Image: Evgeniya_St / Adobe Stock.

More needs to be done to integrate surveillance of small animal zoonotic disease, according to global health practitioners writing in the Journal of the Royal Society of Medicine.

The authors of the paper – from the Conflict and Health Research Group, King’s College London – say that zoonotic diseases pose the greatest health security threat to human and animal populations alike.

They also argue that surveillance of zoonotic diseases must be integrated into health security intelligence systems, if future pandemics are to be handled effectively.

‘Disease reservoir’

Lead author Gemma Bowsher said: “Companion, zoo and shelter animals exist in close proximity to human populations, and with limited monitoring in place, remain a potentially high-risk disease reservoir for zoonoses.” She added: “Domesticated animals in high-income countries are as much a threat as the oft-cited wildlife in wet markets or equatorial rainforests.”

Shelter animals in particular are high-risk populations, given their high levels of stress and susceptibility to infectious pathogens.
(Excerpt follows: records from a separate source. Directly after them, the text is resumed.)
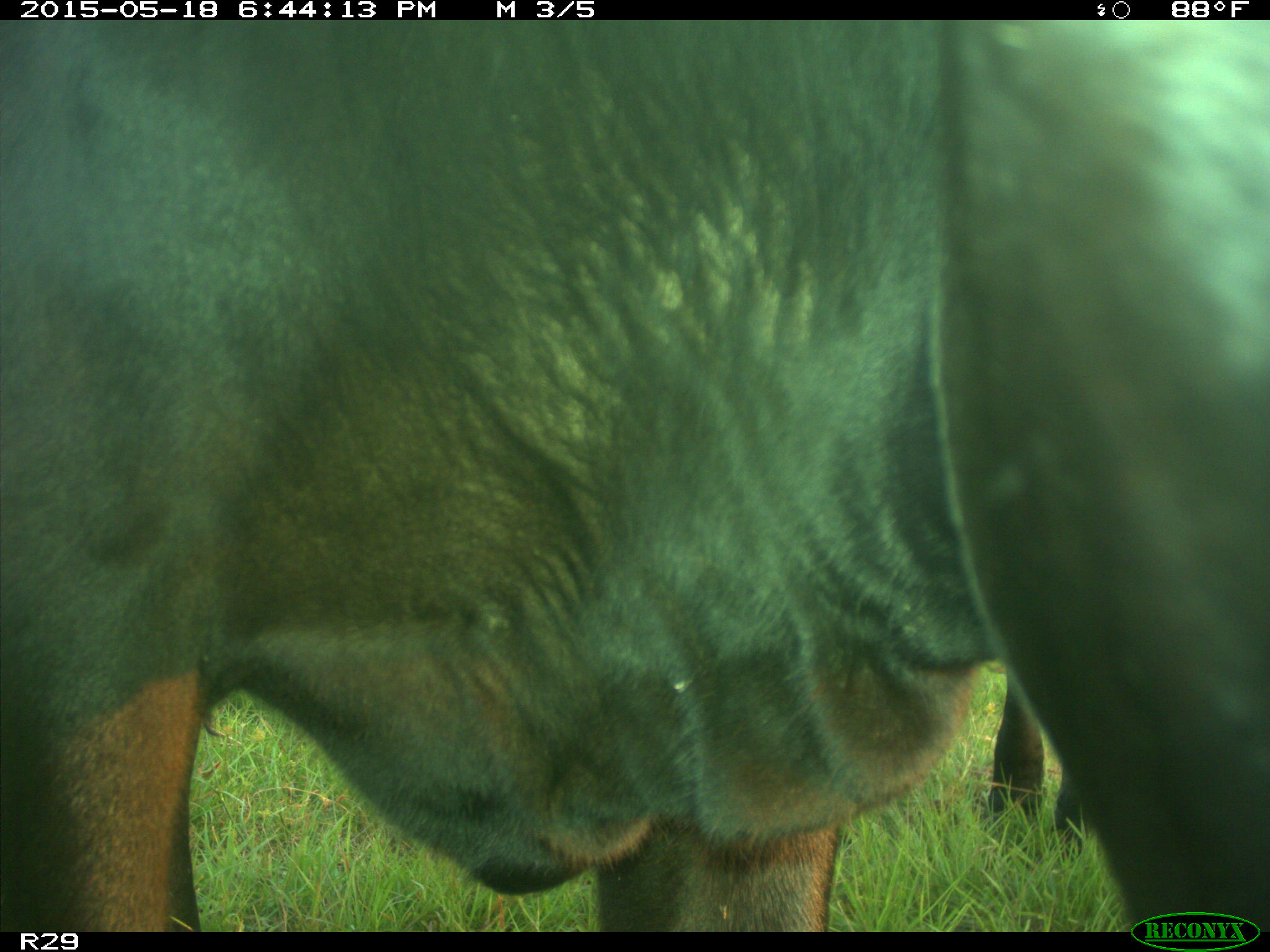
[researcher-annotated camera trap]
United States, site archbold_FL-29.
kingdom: Animalia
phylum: Chordata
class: Mammalia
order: Artiodactyla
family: Bovidae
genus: Bos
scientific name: Bos taurus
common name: domestic cow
Bos taurus (domestic cow).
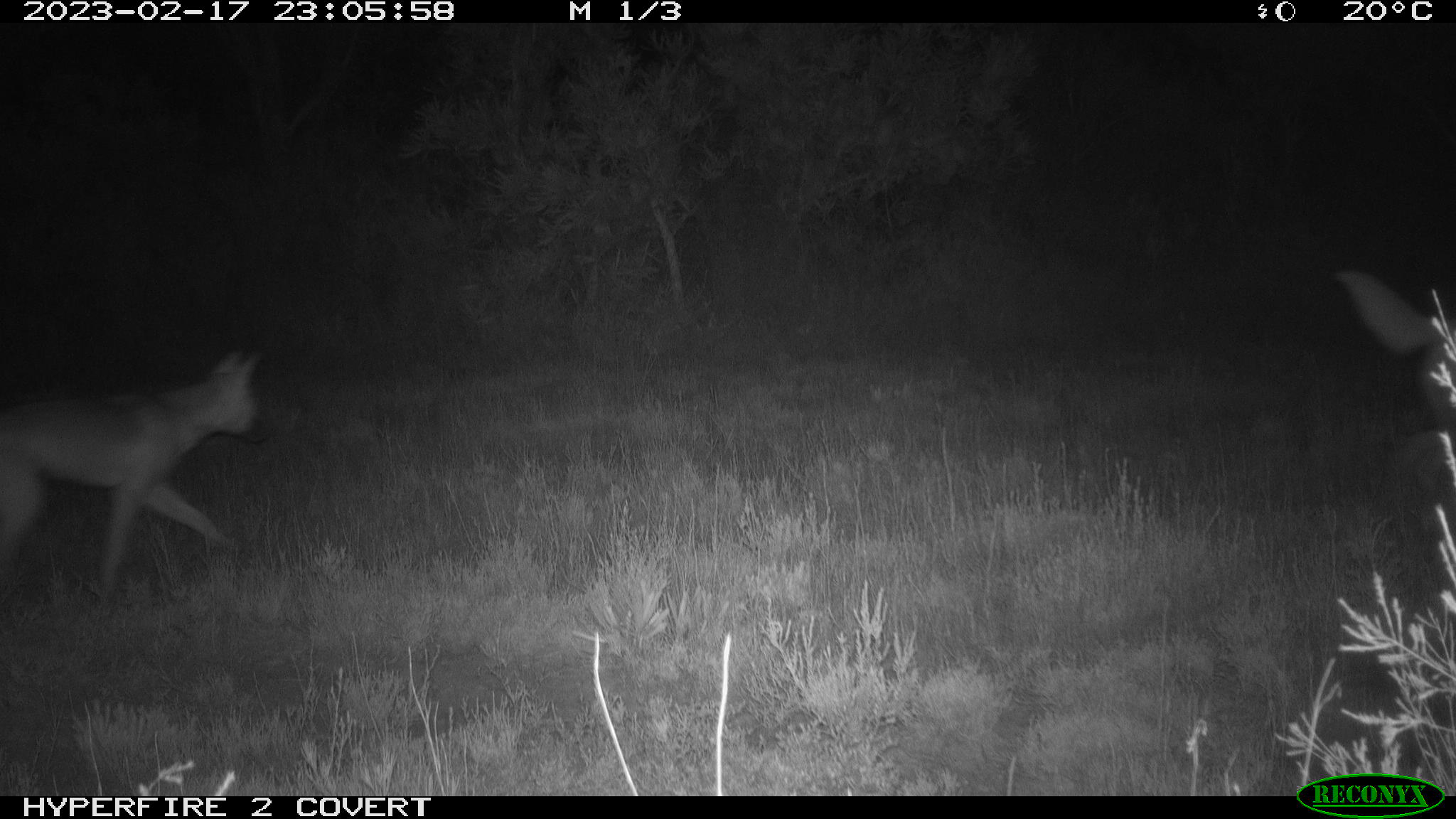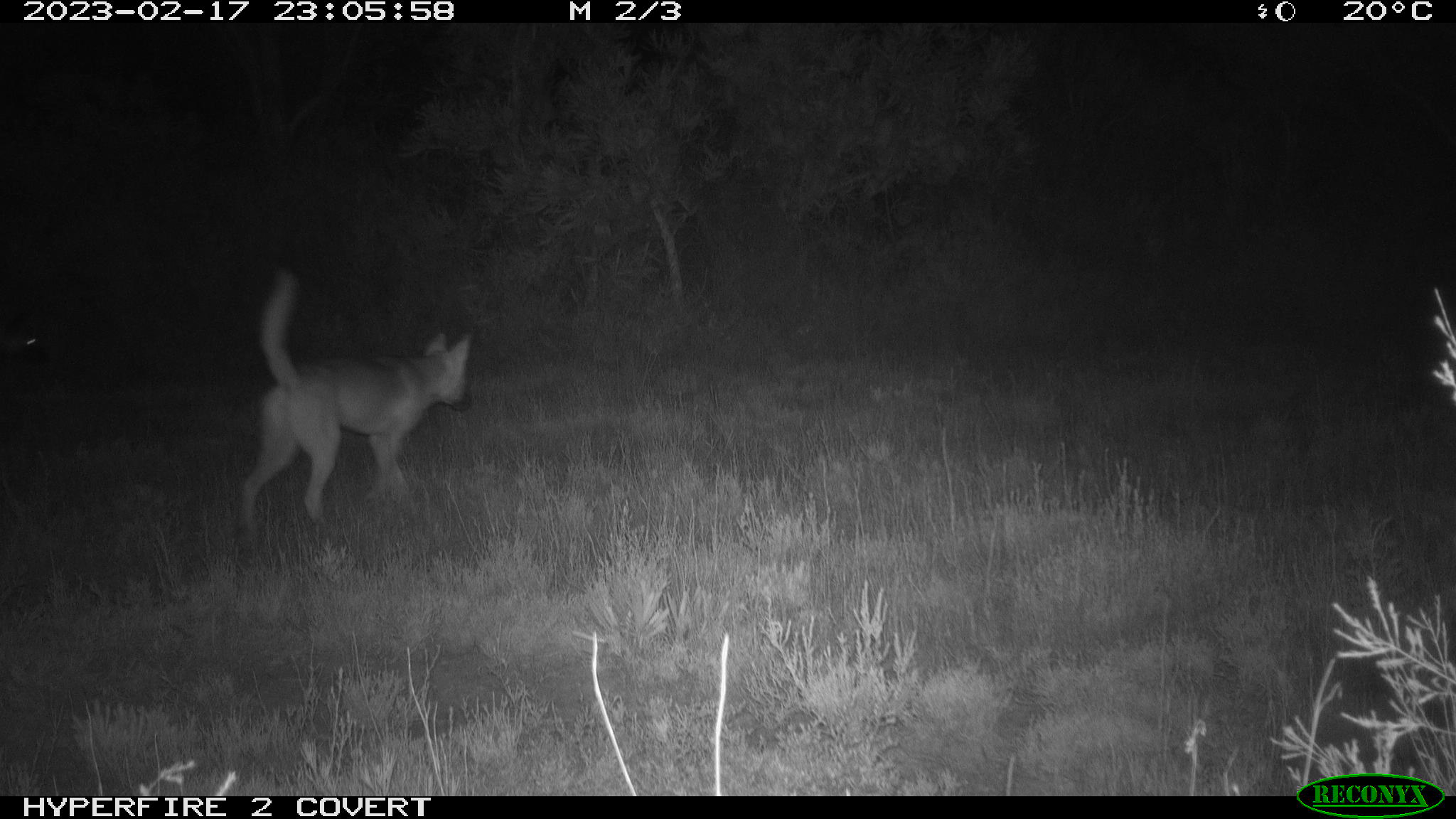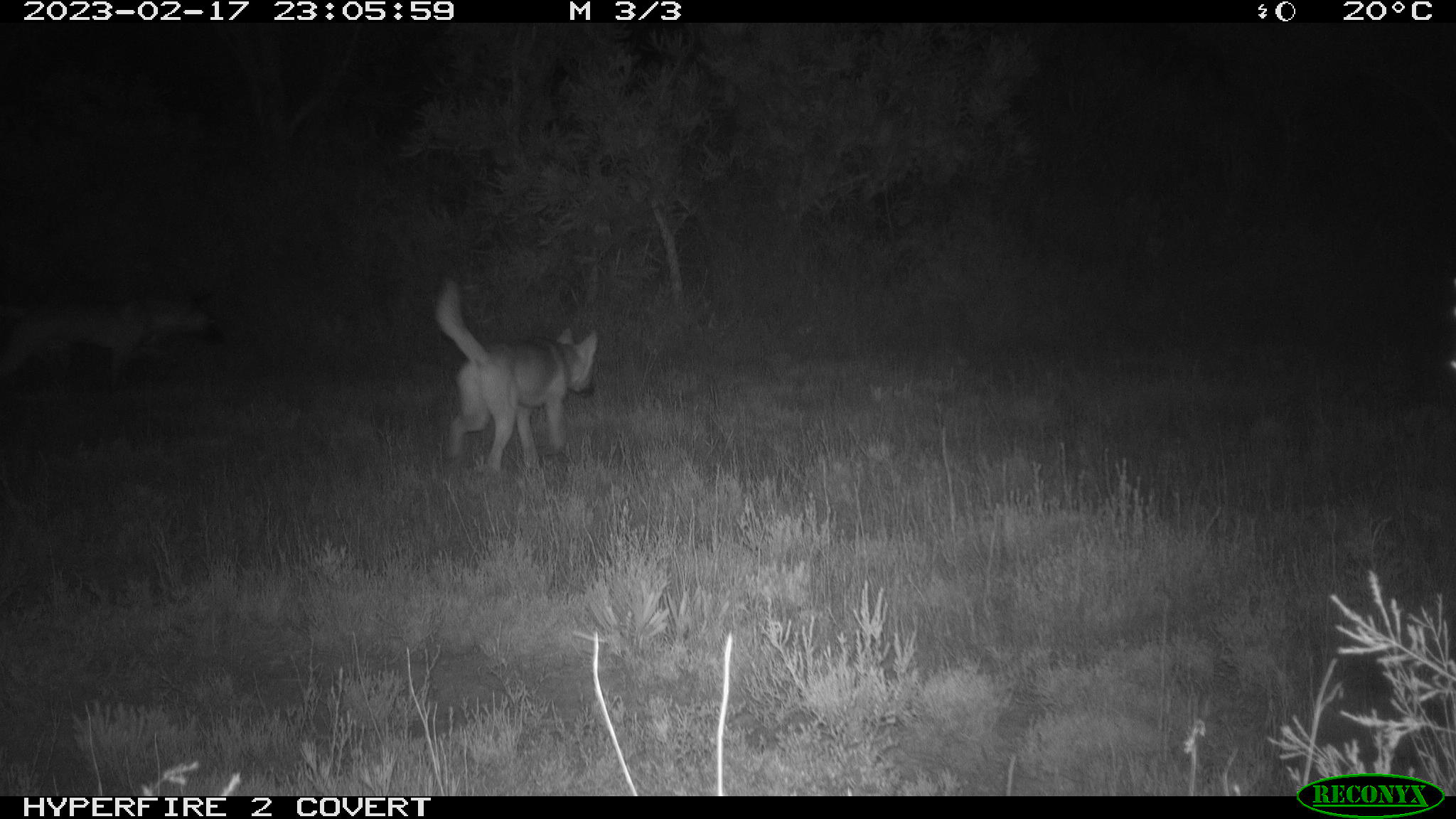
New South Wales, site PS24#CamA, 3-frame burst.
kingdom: Animalia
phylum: Chordata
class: Mammalia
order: Carnivora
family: Canidae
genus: Canis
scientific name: Canis familiaris dingo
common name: dingo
The researchers point to a 2017 outbreak of H7N2 bird flu in New York’s cat shelters as an example of new transmission pathways across a large population of more than 300 animals and into people. Previously identified in the city’s poultry markets, the virus had not been known to cross over into cats prior to this event.

Animals that die in zoos in the UK, unlike the US, do not undergo mandatory necropsy, with researchers arguing this is missing a crucial opportunity to detect potential and confirmed disease present in animal populations.

Researchers say that the anticipation and early detection of potential zoonotic events should be a first order objective for any developing health security agenda in both global and domestic settings.

They also add that veterinary and medical communities “working in silos” is obstructing the development of an effective health security research agenda.

‘Failure’

Dr Bowsher added: “Ignoring the potential for animal infections to produce and propagate human disease is a failure of health security. Effective future epi-pandemic preparedness demands improved systems for ‘species neutral’ health security intelligence.”

The full text of the paper was published Friday 6 August.